Work order:
The full set of records must be returned exactly, character for character.

Given records:
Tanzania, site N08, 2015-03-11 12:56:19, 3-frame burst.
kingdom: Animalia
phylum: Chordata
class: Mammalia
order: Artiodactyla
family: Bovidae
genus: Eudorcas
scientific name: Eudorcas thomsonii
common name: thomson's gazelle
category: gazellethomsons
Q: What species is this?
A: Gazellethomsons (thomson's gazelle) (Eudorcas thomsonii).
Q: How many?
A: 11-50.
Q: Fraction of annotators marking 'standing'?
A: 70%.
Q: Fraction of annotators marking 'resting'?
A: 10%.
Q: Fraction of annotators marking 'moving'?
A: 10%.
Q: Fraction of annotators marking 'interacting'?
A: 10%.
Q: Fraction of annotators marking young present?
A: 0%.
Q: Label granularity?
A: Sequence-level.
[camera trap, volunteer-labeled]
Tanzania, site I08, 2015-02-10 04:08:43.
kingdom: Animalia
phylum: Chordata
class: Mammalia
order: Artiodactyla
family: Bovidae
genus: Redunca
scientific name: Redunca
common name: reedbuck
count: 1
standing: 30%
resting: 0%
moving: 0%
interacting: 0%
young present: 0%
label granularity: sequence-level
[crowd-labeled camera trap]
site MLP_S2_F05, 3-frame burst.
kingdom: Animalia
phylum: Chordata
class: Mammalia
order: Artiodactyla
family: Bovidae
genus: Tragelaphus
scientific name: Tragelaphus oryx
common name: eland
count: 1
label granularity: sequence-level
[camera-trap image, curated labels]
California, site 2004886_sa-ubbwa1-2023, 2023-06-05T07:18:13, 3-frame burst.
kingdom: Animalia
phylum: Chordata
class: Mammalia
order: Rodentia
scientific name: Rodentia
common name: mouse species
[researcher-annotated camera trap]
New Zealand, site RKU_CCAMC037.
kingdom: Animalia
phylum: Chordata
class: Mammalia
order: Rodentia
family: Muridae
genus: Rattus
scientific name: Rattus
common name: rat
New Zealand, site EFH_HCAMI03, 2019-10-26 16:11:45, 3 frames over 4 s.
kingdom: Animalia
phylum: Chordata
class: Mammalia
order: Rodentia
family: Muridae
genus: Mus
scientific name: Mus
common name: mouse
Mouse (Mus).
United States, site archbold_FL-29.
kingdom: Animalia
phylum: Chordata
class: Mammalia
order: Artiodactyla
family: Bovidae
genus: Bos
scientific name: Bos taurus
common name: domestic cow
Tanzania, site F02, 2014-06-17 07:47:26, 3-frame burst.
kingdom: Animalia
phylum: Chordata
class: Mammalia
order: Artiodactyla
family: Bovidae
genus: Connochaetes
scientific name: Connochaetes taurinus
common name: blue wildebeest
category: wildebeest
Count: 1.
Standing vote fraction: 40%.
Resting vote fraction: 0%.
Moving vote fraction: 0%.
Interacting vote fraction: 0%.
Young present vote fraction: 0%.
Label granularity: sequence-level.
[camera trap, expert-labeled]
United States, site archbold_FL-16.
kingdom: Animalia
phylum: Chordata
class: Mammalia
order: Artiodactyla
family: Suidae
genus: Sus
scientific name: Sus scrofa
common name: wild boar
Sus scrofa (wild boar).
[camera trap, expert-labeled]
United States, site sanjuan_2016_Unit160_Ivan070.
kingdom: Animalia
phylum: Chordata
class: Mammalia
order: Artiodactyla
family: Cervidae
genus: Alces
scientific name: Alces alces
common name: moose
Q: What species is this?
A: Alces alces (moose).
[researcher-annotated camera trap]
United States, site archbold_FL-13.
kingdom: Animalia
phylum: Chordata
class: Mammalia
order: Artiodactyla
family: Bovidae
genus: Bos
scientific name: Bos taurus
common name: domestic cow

Solution:
Tanzania, site N08, 2015-03-11 12:56:19, 3-frame burst.
kingdom: Animalia
phylum: Chordata
class: Mammalia
order: Artiodactyla
family: Bovidae
genus: Eudorcas
scientific name: Eudorcas thomsonii
common name: thomson's gazelle
category: gazellethomsons
Q: What species is this?
A: Gazellethomsons (thomson's gazelle) (Eudorcas thomsonii).
Q: How many?
A: 11-50.
Q: Fraction of annotators marking 'standing'?
A: 70%.
Q: Fraction of annotators marking 'resting'?
A: 10%.
Q: Fraction of annotators marking 'moving'?
A: 10%.
Q: Fraction of annotators marking 'interacting'?
A: 10%.
Q: Fraction of annotators marking young present?
A: 0%.
Q: Label granularity?
A: Sequence-level.
[camera trap, volunteer-labeled]
Tanzania, site I08, 2015-02-10 04:08:43.
kingdom: Animalia
phylum: Chordata
class: Mammalia
order: Artiodactyla
family: Bovidae
genus: Redunca
scientific name: Redunca
common name: reedbuck
count: 1
standing: 30%
resting: 0%
moving: 0%
interacting: 0%
young present: 0%
label granularity: sequence-level
[crowd-labeled camera trap]
site MLP_S2_F05, 3-frame burst.
kingdom: Animalia
phylum: Chordata
class: Mammalia
order: Artiodactyla
family: Bovidae
genus: Tragelaphus
scientific name: Tragelaphus oryx
common name: eland
count: 1
label granularity: sequence-level
[camera-trap image, curated labels]
California, site 2004886_sa-ubbwa1-2023, 2023-06-05T07:18:13, 3-frame burst.
kingdom: Animalia
phylum: Chordata
class: Mammalia
order: Rodentia
scientific name: Rodentia
common name: mouse species
[researcher-annotated camera trap]
New Zealand, site RKU_CCAMC037.
kingdom: Animalia
phylum: Chordata
class: Mammalia
order: Rodentia
family: Muridae
genus: Rattus
scientific name: Rattus
common name: rat
New Zealand, site EFH_HCAMI03, 2019-10-26 16:11:45, 3 frames over 4 s.
kingdom: Animalia
phylum: Chordata
class: Mammalia
order: Rodentia
family: Muridae
genus: Mus
scientific name: Mus
common name: mouse
Mouse (Mus).
United States, site archbold_FL-29.
kingdom: Animalia
phylum: Chordata
class: Mammalia
order: Artiodactyla
family: Bovidae
genus: Bos
scientific name: Bos taurus
common name: domestic cow
Tanzania, site F02, 2014-06-17 07:47:26, 3-frame burst.
kingdom: Animalia
phylum: Chordata
class: Mammalia
order: Artiodactyla
family: Bovidae
genus: Connochaetes
scientific name: Connochaetes taurinus
common name: blue wildebeest
category: wildebeest
Count: 1.
Standing vote fraction: 40%.
Resting vote fraction: 0%.
Moving vote fraction: 0%.
Interacting vote fraction: 0%.
Young present vote fraction: 0%.
Label granularity: sequence-level.
[camera trap, expert-labeled]
United States, site archbold_FL-16.
kingdom: Animalia
phylum: Chordata
class: Mammalia
order: Artiodactyla
family: Suidae
genus: Sus
scientific name: Sus scrofa
common name: wild boar
Sus scrofa (wild boar).
[camera trap, expert-labeled]
United States, site sanjuan_2016_Unit160_Ivan070.
kingdom: Animalia
phylum: Chordata
class: Mammalia
order: Artiodactyla
family: Cervidae
genus: Alces
scientific name: Alces alces
common name: moose
Q: What species is this?
A: Alces alces (moose).
[researcher-annotated camera trap]
United States, site archbold_FL-13.
kingdom: Animalia
phylum: Chordata
class: Mammalia
order: Artiodactyla
family: Bovidae
genus: Bos
scientific name: Bos taurus
common name: domestic cow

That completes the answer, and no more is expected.